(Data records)
------------
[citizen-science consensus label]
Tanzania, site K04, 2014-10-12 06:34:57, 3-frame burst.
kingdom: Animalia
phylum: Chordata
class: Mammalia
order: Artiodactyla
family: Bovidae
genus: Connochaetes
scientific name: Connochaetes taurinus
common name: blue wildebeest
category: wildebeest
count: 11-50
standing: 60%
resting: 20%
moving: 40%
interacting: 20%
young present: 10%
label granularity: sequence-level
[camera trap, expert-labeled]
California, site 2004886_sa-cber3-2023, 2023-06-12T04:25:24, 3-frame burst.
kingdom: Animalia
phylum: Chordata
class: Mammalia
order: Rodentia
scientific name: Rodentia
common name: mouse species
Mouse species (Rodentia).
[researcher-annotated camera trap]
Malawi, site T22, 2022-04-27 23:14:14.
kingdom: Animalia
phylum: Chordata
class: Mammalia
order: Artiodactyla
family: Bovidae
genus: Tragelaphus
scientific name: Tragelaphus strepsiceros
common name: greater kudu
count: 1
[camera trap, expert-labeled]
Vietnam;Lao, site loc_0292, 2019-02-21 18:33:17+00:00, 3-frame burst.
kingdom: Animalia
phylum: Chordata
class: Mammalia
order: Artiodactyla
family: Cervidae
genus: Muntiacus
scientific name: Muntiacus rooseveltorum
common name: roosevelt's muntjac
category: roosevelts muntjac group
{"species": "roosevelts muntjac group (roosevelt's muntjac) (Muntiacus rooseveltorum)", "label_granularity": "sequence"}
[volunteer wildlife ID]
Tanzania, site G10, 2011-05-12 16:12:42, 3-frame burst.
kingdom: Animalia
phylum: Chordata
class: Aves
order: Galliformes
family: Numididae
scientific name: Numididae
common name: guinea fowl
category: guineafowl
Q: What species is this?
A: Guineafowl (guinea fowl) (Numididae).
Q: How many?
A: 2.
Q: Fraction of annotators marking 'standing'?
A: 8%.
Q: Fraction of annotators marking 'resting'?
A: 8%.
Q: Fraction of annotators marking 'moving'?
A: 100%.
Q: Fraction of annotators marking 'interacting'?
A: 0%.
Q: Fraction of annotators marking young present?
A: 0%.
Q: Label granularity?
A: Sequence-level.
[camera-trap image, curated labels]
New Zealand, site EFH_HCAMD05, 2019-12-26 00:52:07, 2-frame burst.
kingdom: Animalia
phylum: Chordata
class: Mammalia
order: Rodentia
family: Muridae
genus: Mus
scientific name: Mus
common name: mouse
------------
**Exercise directions**
What you give back should be exactly the lines of the data above from the line with "2023-06-12T04:25:24, 3-frame burst." through the line with "A: Sequence-level.", both of those included, and nothing more.

**Exercise solution**
California, site 2004886_sa-cber3-2023, 2023-06-12T04:25:24, 3-frame burst.
kingdom: Animalia
phylum: Chordata
class: Mammalia
order: Rodentia
scientific name: Rodentia
common name: mouse species
Mouse species (Rodentia).
[researcher-annotated camera trap]
Malawi, site T22, 2022-04-27 23:14:14.
kingdom: Animalia
phylum: Chordata
class: Mammalia
order: Artiodactyla
family: Bovidae
genus: Tragelaphus
scientific name: Tragelaphus strepsiceros
common name: greater kudu
count: 1
[camera trap, expert-labeled]
Vietnam;Lao, site loc_0292, 2019-02-21 18:33:17+00:00, 3-frame burst.
kingdom: Animalia
phylum: Chordata
class: Mammalia
order: Artiodactyla
family: Cervidae
genus: Muntiacus
scientific name: Muntiacus rooseveltorum
common name: roosevelt's muntjac
category: roosevelts muntjac group
{"species": "roosevelts muntjac group (roosevelt's muntjac) (Muntiacus rooseveltorum)", "label_granularity": "sequence"}
[volunteer wildlife ID]
Tanzania, site G10, 2011-05-12 16:12:42, 3-frame burst.
kingdom: Animalia
phylum: Chordata
class: Aves
order: Galliformes
family: Numididae
scientific name: Numididae
common name: guinea fowl
category: guineafowl
Q: What species is this?
A: Guineafowl (guinea fowl) (Numididae).
Q: How many?
A: 2.
Q: Fraction of annotators marking 'standing'?
A: 8%.
Q: Fraction of annotators marking 'resting'?
A: 8%.
Q: Fraction of annotators marking 'moving'?
A: 100%.
Q: Fraction of annotators marking 'interacting'?
A: 0%.
Q: Fraction of annotators marking young present?
A: 0%.
Q: Label granularity?
A: Sequence-level.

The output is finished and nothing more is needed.